Records supplied.
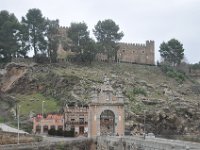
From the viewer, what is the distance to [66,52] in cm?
12081

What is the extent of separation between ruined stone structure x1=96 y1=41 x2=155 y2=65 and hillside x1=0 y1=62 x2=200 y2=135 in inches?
498

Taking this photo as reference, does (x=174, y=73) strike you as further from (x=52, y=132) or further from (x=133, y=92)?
(x=52, y=132)

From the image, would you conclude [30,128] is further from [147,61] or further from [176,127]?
[147,61]

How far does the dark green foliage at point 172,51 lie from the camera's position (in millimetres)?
139000

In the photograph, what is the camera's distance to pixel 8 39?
371ft

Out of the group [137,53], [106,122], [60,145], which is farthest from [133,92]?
[60,145]

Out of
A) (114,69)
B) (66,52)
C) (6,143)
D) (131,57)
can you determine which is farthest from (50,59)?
(6,143)

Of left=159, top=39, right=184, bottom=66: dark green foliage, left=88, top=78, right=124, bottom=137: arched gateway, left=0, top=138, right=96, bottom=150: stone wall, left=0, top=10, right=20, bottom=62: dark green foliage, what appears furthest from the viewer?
left=159, top=39, right=184, bottom=66: dark green foliage

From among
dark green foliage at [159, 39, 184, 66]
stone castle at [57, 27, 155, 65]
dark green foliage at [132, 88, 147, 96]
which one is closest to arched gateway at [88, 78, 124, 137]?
dark green foliage at [132, 88, 147, 96]

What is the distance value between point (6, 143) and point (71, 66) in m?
53.0

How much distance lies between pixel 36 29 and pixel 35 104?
87.6ft

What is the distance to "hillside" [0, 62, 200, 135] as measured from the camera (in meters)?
96.9

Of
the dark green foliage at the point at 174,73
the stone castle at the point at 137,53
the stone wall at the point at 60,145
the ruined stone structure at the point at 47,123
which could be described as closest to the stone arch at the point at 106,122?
the ruined stone structure at the point at 47,123

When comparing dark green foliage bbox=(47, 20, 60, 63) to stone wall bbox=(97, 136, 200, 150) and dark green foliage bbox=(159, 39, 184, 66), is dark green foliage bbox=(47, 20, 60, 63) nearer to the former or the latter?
dark green foliage bbox=(159, 39, 184, 66)
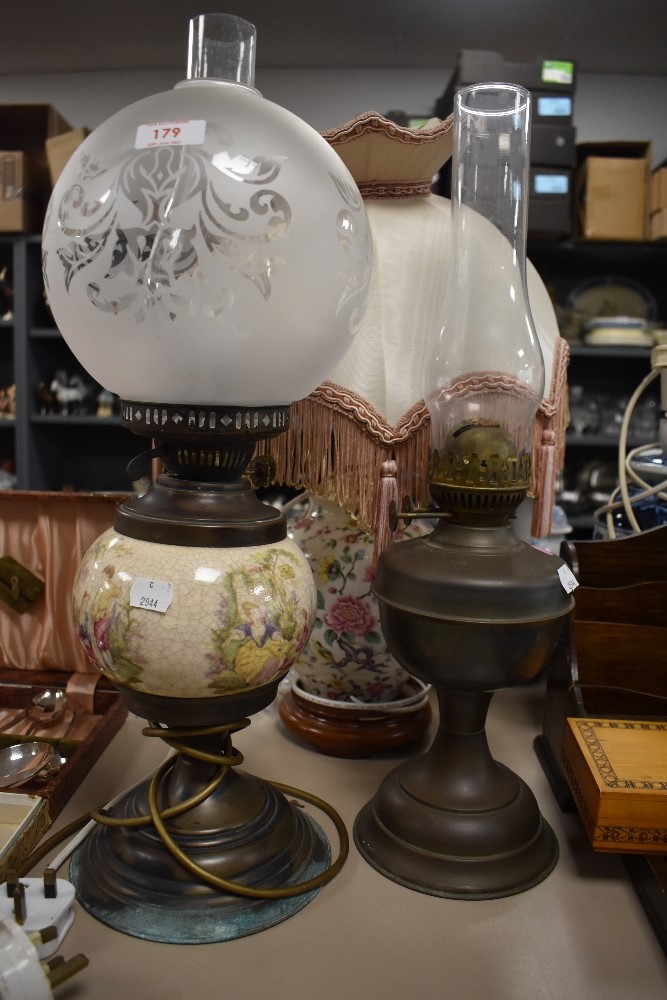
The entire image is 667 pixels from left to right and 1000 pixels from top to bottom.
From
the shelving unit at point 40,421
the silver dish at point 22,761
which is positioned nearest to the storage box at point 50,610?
the silver dish at point 22,761

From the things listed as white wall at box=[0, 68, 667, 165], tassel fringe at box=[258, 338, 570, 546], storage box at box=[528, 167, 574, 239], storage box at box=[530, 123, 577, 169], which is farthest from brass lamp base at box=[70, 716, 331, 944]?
white wall at box=[0, 68, 667, 165]

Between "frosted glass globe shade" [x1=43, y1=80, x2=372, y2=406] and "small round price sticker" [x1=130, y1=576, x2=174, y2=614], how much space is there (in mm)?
174

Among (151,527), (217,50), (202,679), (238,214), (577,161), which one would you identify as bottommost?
(202,679)

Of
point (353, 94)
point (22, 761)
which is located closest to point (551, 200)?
point (353, 94)

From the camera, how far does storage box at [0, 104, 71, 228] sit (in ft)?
8.64

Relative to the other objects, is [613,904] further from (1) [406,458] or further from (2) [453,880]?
(1) [406,458]

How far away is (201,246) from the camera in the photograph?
64cm

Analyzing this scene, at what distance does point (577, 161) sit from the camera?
2598mm

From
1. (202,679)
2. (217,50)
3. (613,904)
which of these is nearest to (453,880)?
(613,904)

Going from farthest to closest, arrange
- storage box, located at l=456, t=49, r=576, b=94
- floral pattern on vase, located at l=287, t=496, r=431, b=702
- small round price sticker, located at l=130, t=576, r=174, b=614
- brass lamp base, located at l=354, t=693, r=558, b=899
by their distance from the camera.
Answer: storage box, located at l=456, t=49, r=576, b=94 → floral pattern on vase, located at l=287, t=496, r=431, b=702 → brass lamp base, located at l=354, t=693, r=558, b=899 → small round price sticker, located at l=130, t=576, r=174, b=614

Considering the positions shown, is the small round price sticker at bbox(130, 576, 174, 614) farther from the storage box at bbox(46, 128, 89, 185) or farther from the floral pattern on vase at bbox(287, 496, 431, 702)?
the storage box at bbox(46, 128, 89, 185)

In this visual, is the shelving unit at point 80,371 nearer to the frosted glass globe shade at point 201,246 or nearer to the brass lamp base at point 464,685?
the brass lamp base at point 464,685

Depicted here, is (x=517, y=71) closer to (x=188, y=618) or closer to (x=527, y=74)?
(x=527, y=74)

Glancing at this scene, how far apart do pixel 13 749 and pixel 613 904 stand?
72 cm
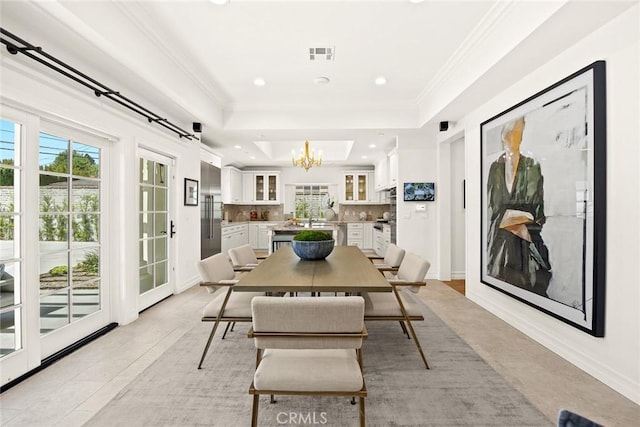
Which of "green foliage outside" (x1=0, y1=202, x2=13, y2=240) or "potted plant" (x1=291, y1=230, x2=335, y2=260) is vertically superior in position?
"green foliage outside" (x1=0, y1=202, x2=13, y2=240)

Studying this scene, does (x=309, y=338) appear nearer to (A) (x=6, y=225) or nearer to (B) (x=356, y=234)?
(A) (x=6, y=225)

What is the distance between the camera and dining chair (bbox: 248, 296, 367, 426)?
4.77 feet

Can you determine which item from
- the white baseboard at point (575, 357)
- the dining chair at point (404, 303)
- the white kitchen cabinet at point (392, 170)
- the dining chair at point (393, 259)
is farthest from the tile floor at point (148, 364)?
the white kitchen cabinet at point (392, 170)

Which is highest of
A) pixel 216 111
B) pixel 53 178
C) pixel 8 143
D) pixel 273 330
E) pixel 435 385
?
pixel 216 111

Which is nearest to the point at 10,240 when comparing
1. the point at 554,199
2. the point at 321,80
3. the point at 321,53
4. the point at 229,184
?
the point at 321,53

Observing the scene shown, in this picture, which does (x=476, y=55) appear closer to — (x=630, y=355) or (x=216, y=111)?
(x=630, y=355)

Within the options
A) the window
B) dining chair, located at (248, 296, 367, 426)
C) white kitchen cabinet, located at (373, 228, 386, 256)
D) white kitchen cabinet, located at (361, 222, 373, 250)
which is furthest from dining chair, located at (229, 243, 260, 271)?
the window

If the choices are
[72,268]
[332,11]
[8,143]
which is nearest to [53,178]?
[8,143]

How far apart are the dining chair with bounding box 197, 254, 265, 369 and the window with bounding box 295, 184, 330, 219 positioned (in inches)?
269

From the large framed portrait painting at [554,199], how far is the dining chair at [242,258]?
2565 millimetres

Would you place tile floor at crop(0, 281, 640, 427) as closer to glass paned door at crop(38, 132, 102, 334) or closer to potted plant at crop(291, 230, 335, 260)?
glass paned door at crop(38, 132, 102, 334)

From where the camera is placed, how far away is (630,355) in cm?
202

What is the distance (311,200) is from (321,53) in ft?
21.3

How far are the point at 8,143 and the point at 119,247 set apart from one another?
1.41 m
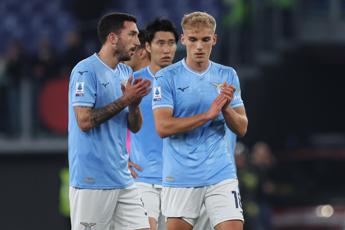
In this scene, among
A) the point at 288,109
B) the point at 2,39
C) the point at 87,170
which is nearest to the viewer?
the point at 87,170

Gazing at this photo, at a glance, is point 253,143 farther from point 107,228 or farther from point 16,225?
point 107,228

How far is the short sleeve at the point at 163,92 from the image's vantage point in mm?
8953

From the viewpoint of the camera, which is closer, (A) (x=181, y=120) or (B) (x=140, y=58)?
(A) (x=181, y=120)

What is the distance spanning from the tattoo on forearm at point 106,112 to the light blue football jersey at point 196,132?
19.1 inches

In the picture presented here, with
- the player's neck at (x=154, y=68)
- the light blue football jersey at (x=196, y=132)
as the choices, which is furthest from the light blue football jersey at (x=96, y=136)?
the player's neck at (x=154, y=68)

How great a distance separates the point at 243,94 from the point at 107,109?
44.2ft

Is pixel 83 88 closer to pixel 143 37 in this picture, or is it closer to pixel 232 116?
pixel 232 116

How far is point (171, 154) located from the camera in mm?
9055

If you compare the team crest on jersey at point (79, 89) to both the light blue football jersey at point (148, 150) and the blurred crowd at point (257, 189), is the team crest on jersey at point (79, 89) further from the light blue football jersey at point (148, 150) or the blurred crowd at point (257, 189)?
the blurred crowd at point (257, 189)

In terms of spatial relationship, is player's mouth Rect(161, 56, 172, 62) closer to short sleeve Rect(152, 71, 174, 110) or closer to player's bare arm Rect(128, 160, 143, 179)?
player's bare arm Rect(128, 160, 143, 179)

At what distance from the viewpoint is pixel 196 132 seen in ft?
29.3

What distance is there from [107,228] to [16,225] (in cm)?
1175

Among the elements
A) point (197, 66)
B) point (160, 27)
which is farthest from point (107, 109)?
point (160, 27)

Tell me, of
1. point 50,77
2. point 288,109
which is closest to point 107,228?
point 50,77
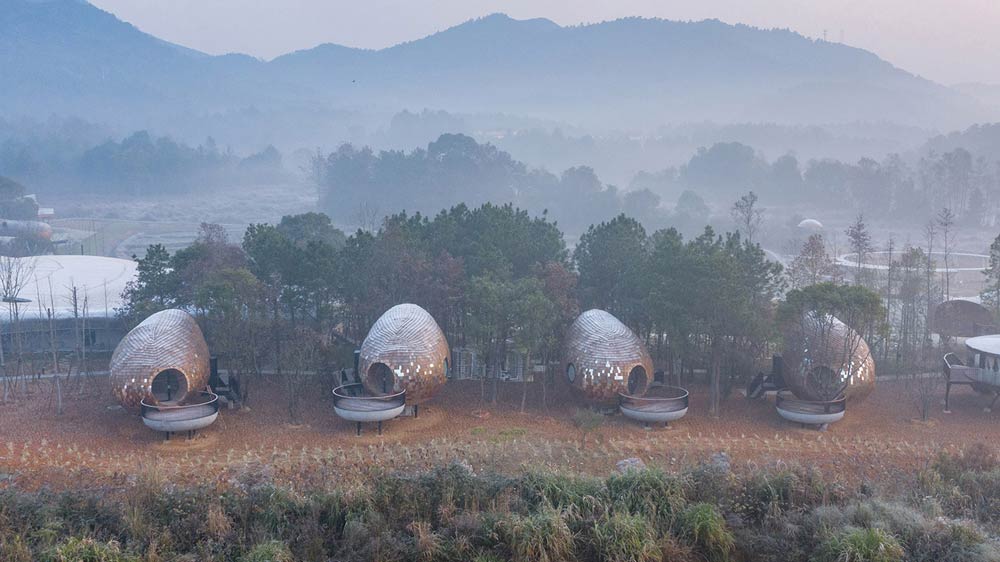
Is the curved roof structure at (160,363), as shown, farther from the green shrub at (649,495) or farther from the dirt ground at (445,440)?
the green shrub at (649,495)

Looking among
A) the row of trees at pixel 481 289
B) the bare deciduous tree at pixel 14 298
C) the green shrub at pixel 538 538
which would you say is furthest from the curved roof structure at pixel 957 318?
the bare deciduous tree at pixel 14 298

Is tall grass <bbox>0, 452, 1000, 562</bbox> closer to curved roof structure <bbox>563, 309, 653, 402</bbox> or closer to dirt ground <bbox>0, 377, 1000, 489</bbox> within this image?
dirt ground <bbox>0, 377, 1000, 489</bbox>

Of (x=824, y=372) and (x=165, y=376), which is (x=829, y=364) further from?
(x=165, y=376)

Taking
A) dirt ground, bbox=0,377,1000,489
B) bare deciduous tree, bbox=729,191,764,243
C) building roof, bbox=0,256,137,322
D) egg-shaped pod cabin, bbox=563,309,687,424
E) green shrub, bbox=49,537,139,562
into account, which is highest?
bare deciduous tree, bbox=729,191,764,243

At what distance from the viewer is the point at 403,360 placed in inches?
806

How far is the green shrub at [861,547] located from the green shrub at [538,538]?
355cm

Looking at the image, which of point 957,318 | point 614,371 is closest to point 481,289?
point 614,371

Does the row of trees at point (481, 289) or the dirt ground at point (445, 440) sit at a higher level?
the row of trees at point (481, 289)

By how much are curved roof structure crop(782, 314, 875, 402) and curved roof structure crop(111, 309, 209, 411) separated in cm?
1527

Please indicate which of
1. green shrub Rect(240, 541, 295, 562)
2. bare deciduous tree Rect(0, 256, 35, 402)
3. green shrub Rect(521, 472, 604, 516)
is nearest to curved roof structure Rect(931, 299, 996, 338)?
green shrub Rect(521, 472, 604, 516)

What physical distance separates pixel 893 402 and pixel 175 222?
65.8 metres

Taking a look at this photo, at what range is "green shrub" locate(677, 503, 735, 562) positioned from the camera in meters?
12.3

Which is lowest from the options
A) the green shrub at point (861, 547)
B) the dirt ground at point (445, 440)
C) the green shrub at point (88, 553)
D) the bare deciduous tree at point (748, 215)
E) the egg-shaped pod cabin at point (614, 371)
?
the dirt ground at point (445, 440)

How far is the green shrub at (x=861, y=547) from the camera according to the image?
11180 mm
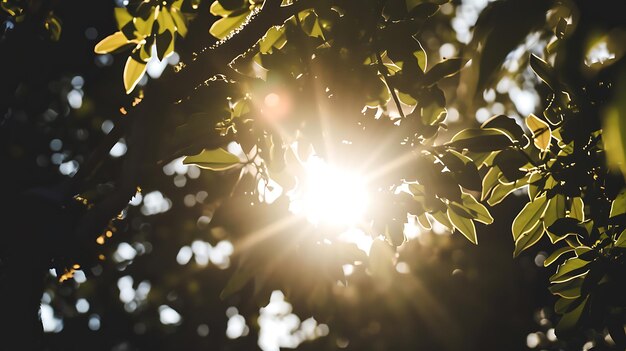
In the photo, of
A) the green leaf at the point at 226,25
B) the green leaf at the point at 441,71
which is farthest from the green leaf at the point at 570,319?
the green leaf at the point at 226,25

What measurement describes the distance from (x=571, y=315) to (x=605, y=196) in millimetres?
577

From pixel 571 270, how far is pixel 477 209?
20.4 inches

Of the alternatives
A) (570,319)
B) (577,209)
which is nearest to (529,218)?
(577,209)

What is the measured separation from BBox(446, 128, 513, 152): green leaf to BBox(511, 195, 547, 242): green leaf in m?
0.58

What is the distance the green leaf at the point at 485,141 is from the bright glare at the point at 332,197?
44 centimetres

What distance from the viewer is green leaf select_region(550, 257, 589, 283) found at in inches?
93.0

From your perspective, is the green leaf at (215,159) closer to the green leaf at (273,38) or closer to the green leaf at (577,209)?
the green leaf at (273,38)

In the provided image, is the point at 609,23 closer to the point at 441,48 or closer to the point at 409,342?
the point at 441,48

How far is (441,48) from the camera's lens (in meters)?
9.73

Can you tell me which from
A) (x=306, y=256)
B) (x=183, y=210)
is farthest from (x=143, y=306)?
(x=306, y=256)

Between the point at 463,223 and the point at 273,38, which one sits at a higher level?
the point at 273,38

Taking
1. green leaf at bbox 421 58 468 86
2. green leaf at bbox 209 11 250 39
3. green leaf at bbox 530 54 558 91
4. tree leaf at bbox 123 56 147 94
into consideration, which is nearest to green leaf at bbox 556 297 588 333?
green leaf at bbox 530 54 558 91

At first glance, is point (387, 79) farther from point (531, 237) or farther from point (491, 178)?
point (531, 237)

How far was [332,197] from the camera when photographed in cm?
227
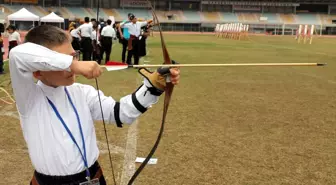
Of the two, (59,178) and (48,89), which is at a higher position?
(48,89)

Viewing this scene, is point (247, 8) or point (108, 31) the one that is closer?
point (108, 31)

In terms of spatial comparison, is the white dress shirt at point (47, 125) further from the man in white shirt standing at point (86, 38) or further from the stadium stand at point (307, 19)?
the stadium stand at point (307, 19)

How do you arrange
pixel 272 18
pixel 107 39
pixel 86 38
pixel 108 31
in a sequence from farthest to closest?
1. pixel 272 18
2. pixel 108 31
3. pixel 107 39
4. pixel 86 38

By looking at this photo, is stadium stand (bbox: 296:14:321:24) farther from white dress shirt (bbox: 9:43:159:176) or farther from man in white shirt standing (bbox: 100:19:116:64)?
white dress shirt (bbox: 9:43:159:176)

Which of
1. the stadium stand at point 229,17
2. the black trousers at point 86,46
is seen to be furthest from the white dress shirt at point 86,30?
the stadium stand at point 229,17

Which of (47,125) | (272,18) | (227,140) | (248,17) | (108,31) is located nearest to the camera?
(47,125)

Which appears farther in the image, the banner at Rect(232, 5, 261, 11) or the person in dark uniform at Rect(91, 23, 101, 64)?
the banner at Rect(232, 5, 261, 11)

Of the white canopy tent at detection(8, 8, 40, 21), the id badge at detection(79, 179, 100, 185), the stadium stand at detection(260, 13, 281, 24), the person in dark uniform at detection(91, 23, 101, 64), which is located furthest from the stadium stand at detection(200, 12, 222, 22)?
the id badge at detection(79, 179, 100, 185)

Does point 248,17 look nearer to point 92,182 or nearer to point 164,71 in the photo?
point 164,71

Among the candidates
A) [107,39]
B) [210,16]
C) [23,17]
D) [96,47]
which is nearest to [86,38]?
[107,39]

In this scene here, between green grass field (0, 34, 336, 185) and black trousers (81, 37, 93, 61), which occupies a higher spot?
black trousers (81, 37, 93, 61)

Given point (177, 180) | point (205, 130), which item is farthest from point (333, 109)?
Result: point (177, 180)

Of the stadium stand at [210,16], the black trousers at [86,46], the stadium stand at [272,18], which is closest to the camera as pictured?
the black trousers at [86,46]

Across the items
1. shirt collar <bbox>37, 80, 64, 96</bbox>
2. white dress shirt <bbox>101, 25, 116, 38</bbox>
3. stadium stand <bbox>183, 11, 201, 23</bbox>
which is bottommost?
white dress shirt <bbox>101, 25, 116, 38</bbox>
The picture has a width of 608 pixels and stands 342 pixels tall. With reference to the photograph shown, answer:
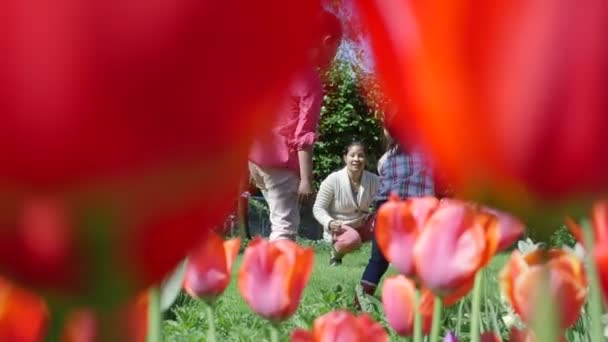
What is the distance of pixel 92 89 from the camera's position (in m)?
0.18

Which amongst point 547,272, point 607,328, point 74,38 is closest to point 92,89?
point 74,38

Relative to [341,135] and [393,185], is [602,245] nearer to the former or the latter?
[393,185]

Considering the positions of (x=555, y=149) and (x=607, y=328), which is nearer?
(x=555, y=149)

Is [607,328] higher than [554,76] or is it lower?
lower

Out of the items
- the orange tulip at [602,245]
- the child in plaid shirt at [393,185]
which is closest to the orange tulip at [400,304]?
the orange tulip at [602,245]

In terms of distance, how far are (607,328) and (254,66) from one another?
1062 mm

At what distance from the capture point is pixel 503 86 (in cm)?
25

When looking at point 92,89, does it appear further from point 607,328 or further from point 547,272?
point 607,328

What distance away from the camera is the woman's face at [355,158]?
610 cm

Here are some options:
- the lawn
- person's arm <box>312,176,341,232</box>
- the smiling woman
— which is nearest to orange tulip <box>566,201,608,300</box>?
the lawn

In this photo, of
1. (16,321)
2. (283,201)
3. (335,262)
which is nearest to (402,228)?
(16,321)

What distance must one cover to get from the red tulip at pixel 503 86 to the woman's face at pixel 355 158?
5817 millimetres

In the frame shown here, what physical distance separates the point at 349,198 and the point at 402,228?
212 inches

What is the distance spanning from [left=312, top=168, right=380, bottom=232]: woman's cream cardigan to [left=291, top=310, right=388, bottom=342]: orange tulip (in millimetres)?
5314
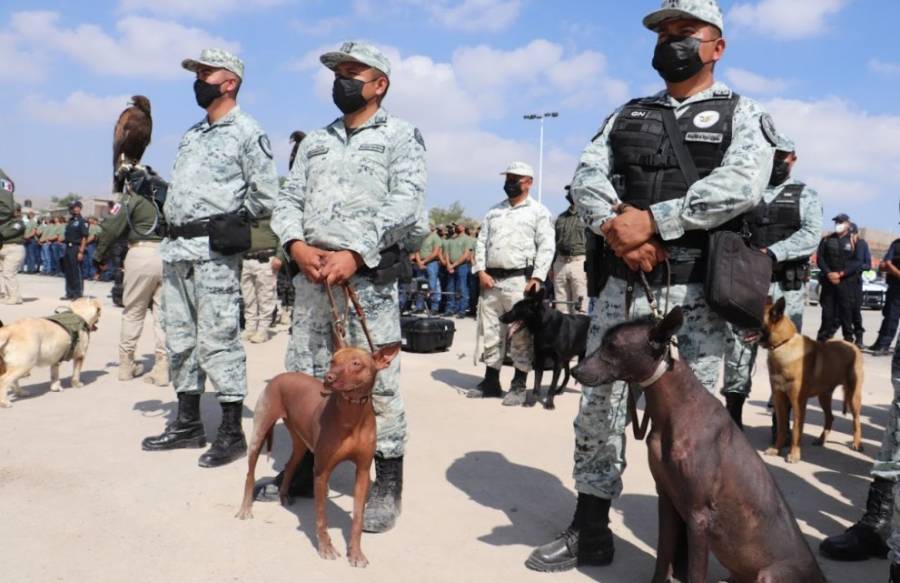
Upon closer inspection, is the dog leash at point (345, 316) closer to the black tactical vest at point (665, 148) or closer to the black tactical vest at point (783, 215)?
the black tactical vest at point (665, 148)

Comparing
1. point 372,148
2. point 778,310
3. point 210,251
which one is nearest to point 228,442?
point 210,251

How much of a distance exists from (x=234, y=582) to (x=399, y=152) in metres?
2.20

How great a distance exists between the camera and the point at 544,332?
6.78 meters

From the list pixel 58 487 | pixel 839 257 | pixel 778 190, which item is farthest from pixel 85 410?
pixel 839 257

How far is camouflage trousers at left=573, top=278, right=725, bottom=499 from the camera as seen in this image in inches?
113

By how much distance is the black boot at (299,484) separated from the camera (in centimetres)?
386

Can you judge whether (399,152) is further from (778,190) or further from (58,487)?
(778,190)

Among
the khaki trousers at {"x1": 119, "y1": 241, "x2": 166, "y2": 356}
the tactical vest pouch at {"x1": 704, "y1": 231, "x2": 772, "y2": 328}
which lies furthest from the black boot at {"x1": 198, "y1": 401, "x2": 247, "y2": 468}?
the tactical vest pouch at {"x1": 704, "y1": 231, "x2": 772, "y2": 328}

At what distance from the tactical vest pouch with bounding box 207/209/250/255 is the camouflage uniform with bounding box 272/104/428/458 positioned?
2.67ft

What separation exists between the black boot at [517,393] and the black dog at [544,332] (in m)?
0.09

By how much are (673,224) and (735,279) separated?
1.03 feet

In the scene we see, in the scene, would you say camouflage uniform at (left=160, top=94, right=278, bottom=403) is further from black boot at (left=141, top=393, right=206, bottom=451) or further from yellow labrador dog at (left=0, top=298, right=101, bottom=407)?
yellow labrador dog at (left=0, top=298, right=101, bottom=407)

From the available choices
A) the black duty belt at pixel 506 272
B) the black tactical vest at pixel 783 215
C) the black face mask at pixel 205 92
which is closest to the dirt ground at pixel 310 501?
the black duty belt at pixel 506 272

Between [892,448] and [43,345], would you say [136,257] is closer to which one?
[43,345]
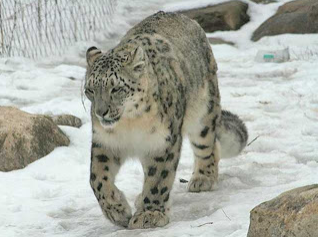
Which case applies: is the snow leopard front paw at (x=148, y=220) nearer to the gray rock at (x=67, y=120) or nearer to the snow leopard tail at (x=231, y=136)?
the snow leopard tail at (x=231, y=136)

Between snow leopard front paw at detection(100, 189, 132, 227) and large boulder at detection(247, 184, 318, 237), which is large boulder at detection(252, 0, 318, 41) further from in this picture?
large boulder at detection(247, 184, 318, 237)

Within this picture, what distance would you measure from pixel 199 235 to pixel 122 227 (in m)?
0.86

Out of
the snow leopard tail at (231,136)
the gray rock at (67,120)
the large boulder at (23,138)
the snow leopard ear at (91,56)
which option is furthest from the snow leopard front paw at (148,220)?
the gray rock at (67,120)

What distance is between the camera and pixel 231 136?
728 centimetres

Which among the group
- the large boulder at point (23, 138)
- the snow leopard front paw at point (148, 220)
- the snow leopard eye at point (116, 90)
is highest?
the snow leopard eye at point (116, 90)

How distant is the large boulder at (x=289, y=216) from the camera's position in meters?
3.82

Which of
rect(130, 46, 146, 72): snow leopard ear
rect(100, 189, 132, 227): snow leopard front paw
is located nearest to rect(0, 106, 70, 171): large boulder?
rect(100, 189, 132, 227): snow leopard front paw

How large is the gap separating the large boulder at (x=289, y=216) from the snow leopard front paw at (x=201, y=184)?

Stated problem. Format the records from the line containing "What is the measured" through the line containing "44 centimetres" as a two-column CSV with the header text,answer. Give one row per record, with its text and its answer each in a single quoted field and any line breaks replaced by spaces.

Answer to the problem.
text,answer
"What is the measured separation from BBox(446, 128, 513, 152): green leaf to BBox(511, 195, 547, 242): green leaf in m?","0.58"
"What is the distance the green leaf at the point at 485,141 is from the bright glare at the point at 332,197?","44 centimetres"